L. Frank & Co. (Loubat Frank) rented out the warehouse from 1988 to 1997. A lack of maintenance and a fire resulted in major damage and the building was sold at auction to Invest-Rich, LLC, which began to rebuild and to attract tenants interested in the conservation and creative arts to what was then call the Egg Building.
In May 2001, Esther Dyer bought the building and symbolically renamed it ArtEgg Studios to demonstrate her commitment to the building’s history, her love of the Arts, and New Orleans’s cultural heritage.
The warehouse quickly became a flagship for artists, collectors, artesans and nonprofits who were interested in the evolving community and building’s design. On the firs floor, the concrete structure and coolers had been well-suited to keeping produce fresh, so too did the first floor adapt well for arts storage, collections, workshops for craftsmen, and creative endeavors. With its panoramic windows and great light, the second floor is an ideal work environment for artists, conservators, nonprofits and creative people.

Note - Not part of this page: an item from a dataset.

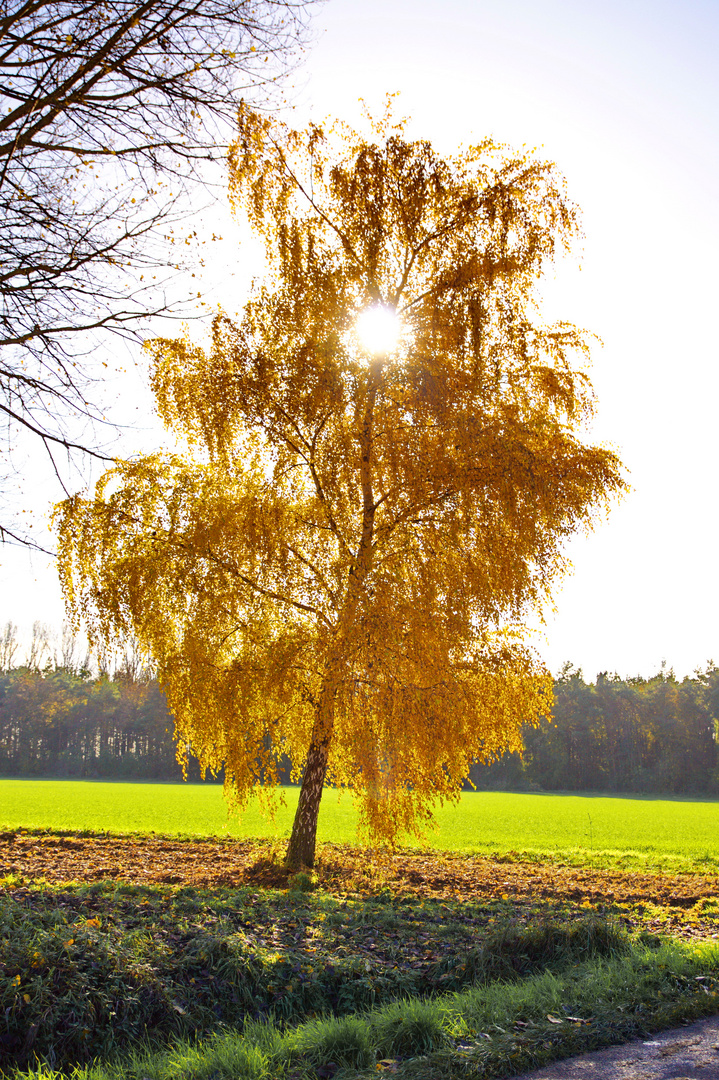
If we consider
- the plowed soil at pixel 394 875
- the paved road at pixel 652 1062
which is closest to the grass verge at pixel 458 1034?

Like much of New Orleans, ArtEgg Studios was severely damaged by Hurricane Katrina. Her forceful winds tore open the roof like that of the Super Dome’s, located only 7 blocks away and floodwaters were up to 12” in the building. Unlike its neighbors, ArtEgg’s first floor is 8’ above street level. Yet without its protective roof, the old tongue and groove floors suffered major damage as did the interior walls. The stalwart concrete structure and the exterior walls remained intact.

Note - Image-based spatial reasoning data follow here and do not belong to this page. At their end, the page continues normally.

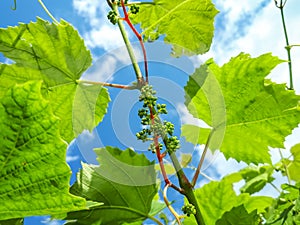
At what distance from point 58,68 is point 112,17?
33cm

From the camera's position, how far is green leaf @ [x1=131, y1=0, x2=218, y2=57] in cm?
162

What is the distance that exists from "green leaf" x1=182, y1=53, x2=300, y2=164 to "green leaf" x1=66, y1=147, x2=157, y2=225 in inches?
11.3

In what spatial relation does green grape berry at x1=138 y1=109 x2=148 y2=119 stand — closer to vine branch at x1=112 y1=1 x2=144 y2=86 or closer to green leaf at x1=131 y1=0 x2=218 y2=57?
vine branch at x1=112 y1=1 x2=144 y2=86

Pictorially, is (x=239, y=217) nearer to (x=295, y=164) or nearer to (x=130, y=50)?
(x=130, y=50)

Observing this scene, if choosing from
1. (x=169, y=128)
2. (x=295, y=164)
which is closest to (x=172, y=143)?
(x=169, y=128)

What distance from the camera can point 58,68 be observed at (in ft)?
4.85

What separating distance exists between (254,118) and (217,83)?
0.54ft

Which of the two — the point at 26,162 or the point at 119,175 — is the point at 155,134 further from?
the point at 26,162


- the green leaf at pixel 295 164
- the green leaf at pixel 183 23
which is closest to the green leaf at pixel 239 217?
the green leaf at pixel 183 23

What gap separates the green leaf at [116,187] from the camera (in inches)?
48.3

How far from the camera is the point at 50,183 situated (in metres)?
0.78

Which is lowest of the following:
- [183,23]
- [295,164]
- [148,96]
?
[148,96]

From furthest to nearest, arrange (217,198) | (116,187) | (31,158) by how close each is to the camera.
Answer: (217,198), (116,187), (31,158)

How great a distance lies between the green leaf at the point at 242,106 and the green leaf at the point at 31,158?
748mm
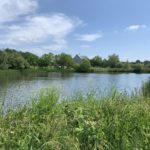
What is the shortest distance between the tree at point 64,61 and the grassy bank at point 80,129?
116171mm

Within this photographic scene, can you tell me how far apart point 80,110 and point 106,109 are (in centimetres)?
58

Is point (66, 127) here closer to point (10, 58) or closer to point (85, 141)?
point (85, 141)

To immediately help the community, ArtEgg Studios housed more than 170 Common Ground volunteers and students on a “different kind of spring break,” becoming a hub for Post-Katrina Relief efforts. Volunteers helped to gut ArtEgg as they staged work efforts for the Ninth Ward.
ArtEgg was rebuilt with sustainable design elements including: solar tracking skylights; water efficient fixtures; bamboo flooring; recycled glass and cork floors; solar water heating; homosote panels; on-demand heat and a/c. Some original tenants stayed throughout the rebuilding and were joined by new tenants in early 2007.

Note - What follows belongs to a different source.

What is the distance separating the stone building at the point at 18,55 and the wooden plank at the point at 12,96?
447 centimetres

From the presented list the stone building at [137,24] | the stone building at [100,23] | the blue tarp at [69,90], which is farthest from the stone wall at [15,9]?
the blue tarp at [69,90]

In February 2009, the South Broad Cultural District was approved with ArtEgg Studios as one of its anchors. ArtEgg Studios is a creative and dynamic space for artists, collectors, and community advocates. ArtEgg is dedicated to environmental and cultural sustainability. Now more than ever, our community is giving birth to new, creativity ideas and focused on preserving New Orleans’s arts and heritage, while applying methods that are most sound to the environment.
Since its inception, the ArtEgg warehouse has remained a symbol for rebuilding and renewal. “Everybody Loves a Good Egg remains our motto.”